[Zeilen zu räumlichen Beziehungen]
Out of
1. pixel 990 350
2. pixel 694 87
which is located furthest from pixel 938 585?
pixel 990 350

▶ **DETAILS ZUR AUFGABE**
Wie lauten die Zeilen oben, wenn du „located“ durch „situated“ ersetzt und sonst nichts änderst?

▶ **ENDERGEBNIS**
Out of
1. pixel 990 350
2. pixel 694 87
which is situated furthest from pixel 938 585?
pixel 990 350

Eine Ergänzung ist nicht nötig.